Even some local councils, as a result of the 2017 CJEU, settled previous non-prescribed periods and, year after year, have been settling the tax without ‘listening to reason’.

Well, that is as far as it goes, as in this ruling (this time written with impeccable clarity and forcefulness), the Supreme Court has recognised that:

  • The leasing of real estate cannot be considered an economic activity
  • As it is not considered an economic activity, it CANNOT be an economic activity NOT exempt from Corporate Income Tax - a requirement established in the regulations for a property to be subject to and not exempt from IBI.
  • That the activity carried out by the lessee in said property is indifferent.
  • And most importantly... that this exemption (unlike what was established in the STSJUE of 2017 mentioned above) can in no case be considered a State Aid contrary to Article 107.1 of the TFEU. In fact, the SC expressly states that:

"Without this Court having any doubt that the case before us is in accordance with the European Union's State aid regime".

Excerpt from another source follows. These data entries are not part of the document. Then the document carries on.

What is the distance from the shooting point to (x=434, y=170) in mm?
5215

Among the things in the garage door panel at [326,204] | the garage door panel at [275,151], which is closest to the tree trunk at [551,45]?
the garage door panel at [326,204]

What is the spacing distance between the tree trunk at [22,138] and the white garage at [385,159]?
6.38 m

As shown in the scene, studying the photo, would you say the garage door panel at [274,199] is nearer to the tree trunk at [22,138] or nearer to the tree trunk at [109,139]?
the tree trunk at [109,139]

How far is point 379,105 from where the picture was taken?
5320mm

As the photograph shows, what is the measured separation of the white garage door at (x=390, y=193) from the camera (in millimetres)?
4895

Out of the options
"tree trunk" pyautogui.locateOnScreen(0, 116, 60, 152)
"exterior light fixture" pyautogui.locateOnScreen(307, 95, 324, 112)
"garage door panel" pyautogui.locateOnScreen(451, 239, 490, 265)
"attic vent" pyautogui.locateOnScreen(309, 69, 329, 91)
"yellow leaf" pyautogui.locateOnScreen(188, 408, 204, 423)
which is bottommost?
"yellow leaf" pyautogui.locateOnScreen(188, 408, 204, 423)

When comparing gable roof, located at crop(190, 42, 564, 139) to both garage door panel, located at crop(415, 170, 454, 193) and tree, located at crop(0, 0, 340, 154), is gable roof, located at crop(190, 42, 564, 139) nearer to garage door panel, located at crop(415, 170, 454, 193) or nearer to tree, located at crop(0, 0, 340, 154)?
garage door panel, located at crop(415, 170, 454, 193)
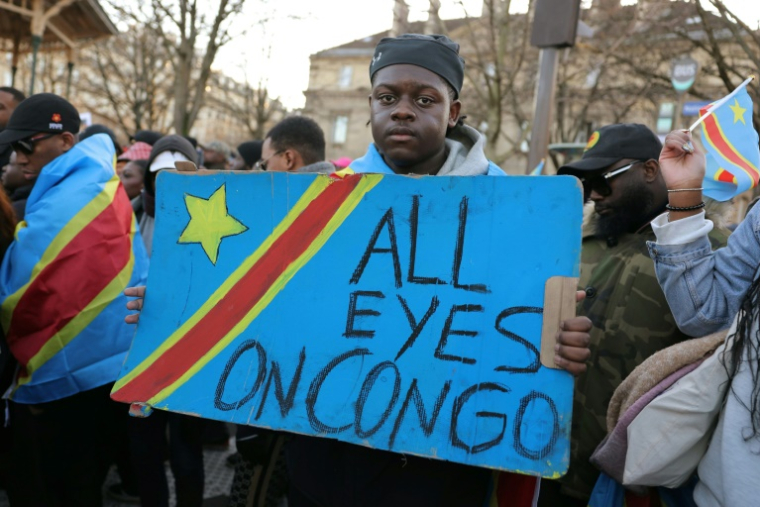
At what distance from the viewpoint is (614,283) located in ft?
7.52

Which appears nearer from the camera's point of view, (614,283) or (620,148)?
Result: (614,283)

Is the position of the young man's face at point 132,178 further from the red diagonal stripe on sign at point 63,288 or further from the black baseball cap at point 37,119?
the red diagonal stripe on sign at point 63,288

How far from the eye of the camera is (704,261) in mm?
1699

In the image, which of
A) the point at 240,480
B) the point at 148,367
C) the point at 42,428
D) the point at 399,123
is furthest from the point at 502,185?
the point at 42,428

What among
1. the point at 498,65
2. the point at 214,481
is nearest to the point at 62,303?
the point at 214,481

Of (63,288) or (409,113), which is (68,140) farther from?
(409,113)

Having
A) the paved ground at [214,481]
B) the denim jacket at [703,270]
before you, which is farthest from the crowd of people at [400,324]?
the paved ground at [214,481]

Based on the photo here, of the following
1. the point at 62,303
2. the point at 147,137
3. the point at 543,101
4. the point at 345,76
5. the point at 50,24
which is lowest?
the point at 62,303

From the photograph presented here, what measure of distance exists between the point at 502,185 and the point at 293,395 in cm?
76

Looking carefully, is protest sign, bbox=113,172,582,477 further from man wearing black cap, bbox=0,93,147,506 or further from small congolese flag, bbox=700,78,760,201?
man wearing black cap, bbox=0,93,147,506

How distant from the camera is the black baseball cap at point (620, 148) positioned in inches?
93.7

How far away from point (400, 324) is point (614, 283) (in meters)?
1.08

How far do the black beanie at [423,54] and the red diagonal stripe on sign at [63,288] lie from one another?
5.03 ft

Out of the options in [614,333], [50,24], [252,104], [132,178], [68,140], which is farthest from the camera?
[252,104]
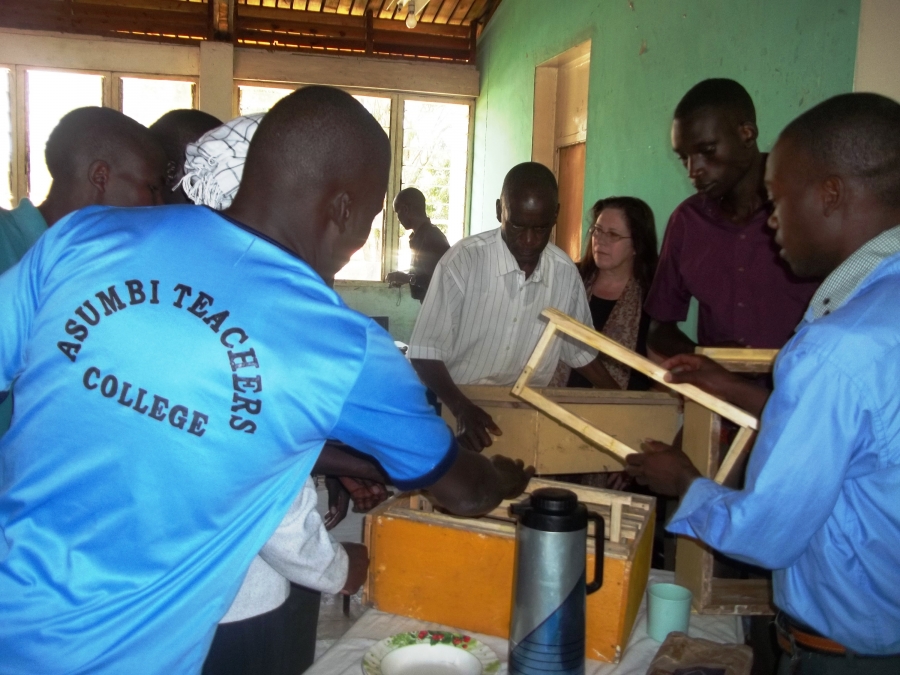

"The impossibility of attributing a selective character to the aforementioned tax exemption excludes the possibility that it may distort or threaten to distort competition and, consequently, the recognition of that exemption as State aid".

  • This judgment, in short, confirms and reaffirms the recognition of the exemption established in the STS of 4 April 2014 or 10 December 2015, and should therefore be considered as binding for the different jurisdictions and Administrations in the application of the IBI exemption for leased properties.

This ruling, in our opinion, is not only important for the case of leased properties, as it also nips in the bud ‘potential intentions’ of the Administration to consider that, despite the exemption provided for in the regulations and due to ‘the right to competition’, a property that is used in an economic activity (such as an educational centre, a nursing home, etc.) could end up contravening the IBI tax exemption. ) could contravene the TFEU and should result in the non-exemption of local taxes derived from that activity (IBI, IAE, Plusvalia municipal, ...).

In fact, the Supreme Court (in a hard and forceful manner) makes clear the important errors committed by the City Council in its interpretative drift and in its attempt to limit the application of the IBI exemption for leased properties... In order to, even as a precautionary measure, and as we have already mentioned, indicate that it would be difficult for the CJEU to validate a thesis such as the one defended by the City Council.

This judgement undoubtedly gives us the opportunity to file new pleadings in all the proceedings we have with the different local councils that had followed this ‘twisted’ interpretation... and we hope and wish that they will unblock all the proceedings that we had kept open while waiting for this long-awaited ruling and, above all, that they will proceed to refund the thousands of euros that they have improperly collected from all these non-profit entities that apply the special tax regime of Law 49/2002 (among which, we must remember, there are also Religious Congregations, Religious Congregations, Religious Congregations, Religious Congregations, Religious Congregations, etc.), Religious Congregations or Canonical Foundations and Associations - entities of the Church-State Agreements of 3 January 1979 which, by application of the Ninth DA of Law 49/2002 can apply the said tax regime - although with different requirements from the entities of article IV and V of the aforementioned Agreement).

We remain at your disposal to clarify the content of the Ruling and, if you are a damaged entity and need help in this task, to ‘recover what belongs to you’ and should not have been paid.